## SOURCE PASSAGE:

--- START ---

The Right Where I Am project is kind of like the It Gets Better project, except for dead babies rather than gay teens. There is a better explanation and a link to other people’s posts here, but in a nutshell, it looks at how long it has been since your loss and how you’re coping.

Both James Ellroy and Elizabeth McCracken have said, “Closure is bullshit” – McCracken in reference to her own stillborn son – and I think that’s largely true. Or, in less vulgar terms, as one of my favorite teachers wrote to me after my friend Jim died, “There may be closure for a chapter, but the book never ends."

I lost a baby 14 weeks into my first pregnancy. It felt, to me, like less than a stillbirth but more than a simple early miscarriage and thus made it hard for me to know exactly where I fit in the grief hierarchy. And I was pregnant with Ruby two weeks later. I jumped headlong, ready or not (I wasn’t), into the world of high-risk pregnancy.

Many people, even people very close to me, assumed that Ruby healed me. They assumed that because I had a baby in my arms so quickly after losing one, I couldn’t be sad anymore. The truth is that although I can’t imagine my world without Ruby, my grief over the loss and my joy over her presence are separate things – even if they are hopelessly intertwined.

The day after I found out the baby had died inside of me, all I wanted was a sandwich. Cold cuts are forbidden during pregnancy, and so – along with wine and coffee and sushi and everything else I love – I had given up sandwiches. Once the baby died, there was nothing left to lose, but coffee and sushi still nauseated me, and I didn’t trust myself to start drinking. A turkey sandwich, though – that couldn’t hurt.

But when I walked into the deli, the owner was behind the counter wearing her infant son in a sling. All I could see was his tiny pink face and his tiny blue hat, and suddenly, I couldn’t breathe. It was the keenest, purest moment of grief I have ever felt, and I ran for the bathroom as if I were going to be sick. Instead, I locked the door, leaned against it and cried the most primal tears I have ever cried.

I walked out of the deli wordlessly, red-eyed, greasy-haired, shaky-kneed, my breasts already starting to ache with useless milk. And here was the woman behind the counter, plump and smiling and glowing, such a perfect example of motherhood.

About a year later, when Ruby was maybe two months old, a friend invited me to lunch at the deli, and I agreed without thinking. After we ordered, I set Ruby’s car seat down on the floor, and the same baby boy, now a year old, crawled over to our booth and sat himself up right by Ruby and patted her arm, wide-eyed. “Yes, honey,” said his mom, still plump and smiling and glowing. “You see the baby. You see the pretty little girl.” And then, an aside to me, mother-to-mother, “Sorry, my son is such a flirt."

--- END ---

## REQUIREMENT A:
Decide whether each statement agrees with the essay on pregnancy loss. Answer yes or no, and quote the words from the essay that settle it.
(i) The writer lost a baby 14 weeks into a first pregnancy.
(ii) The writer became pregnant with Ruby six months after the loss.
(iii) The day after learning the baby had died, the writer wanted nothing but sushi.
## REQUIREMENT B:
According to the essay on pregnancy loss, about how old was Ruby when a friend invited the writer to lunch at the deli?
## REQUIREMENT C:
Reproduce the essay on pregnancy loss word for word, everything from "The day after" down to "that couldn’t hurt.".

## DATA EXTRACTS:

--- START ---

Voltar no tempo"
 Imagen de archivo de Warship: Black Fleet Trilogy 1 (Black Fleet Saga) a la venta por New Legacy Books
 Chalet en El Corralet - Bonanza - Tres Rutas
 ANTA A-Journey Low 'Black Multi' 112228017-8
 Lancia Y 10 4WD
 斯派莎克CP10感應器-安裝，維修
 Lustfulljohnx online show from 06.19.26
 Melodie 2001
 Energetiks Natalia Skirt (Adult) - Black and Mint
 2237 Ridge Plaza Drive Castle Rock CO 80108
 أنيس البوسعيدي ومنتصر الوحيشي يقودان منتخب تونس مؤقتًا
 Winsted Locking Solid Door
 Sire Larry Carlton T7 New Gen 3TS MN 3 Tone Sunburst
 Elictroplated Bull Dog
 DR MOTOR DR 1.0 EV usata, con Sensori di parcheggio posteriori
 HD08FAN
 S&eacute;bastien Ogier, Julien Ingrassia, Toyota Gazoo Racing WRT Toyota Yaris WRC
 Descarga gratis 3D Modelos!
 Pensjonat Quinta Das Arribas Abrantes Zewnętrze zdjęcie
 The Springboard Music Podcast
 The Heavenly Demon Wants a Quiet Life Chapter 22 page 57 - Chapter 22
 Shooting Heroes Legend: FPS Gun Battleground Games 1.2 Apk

--- END ---

## PROBLEM SOLUTION A:
(i) Yes: "I lost a baby 14 weeks into my first pregnancy."
(ii) No: "And I was pregnant with Ruby two weeks later."
(iii) No: "The day after I found out the baby had died inside of me, all I wanted was a sandwich."

## PROBLEM SOLUTION B:
Ruby was maybe two months old.

## PROBLEM SOLUTION C:
The day after I found out the baby had died inside of me, all I wanted was a sandwich. Cold cuts are forbidden during pregnancy, and so – along with wine and coffee and sushi and everything else I love – I had given up sandwiches. Once the baby died, there was nothing left to lose, but coffee and sushi still nauseated me, and I didn’t trust myself to start drinking. A turkey sandwich, though – that couldn’t hurt.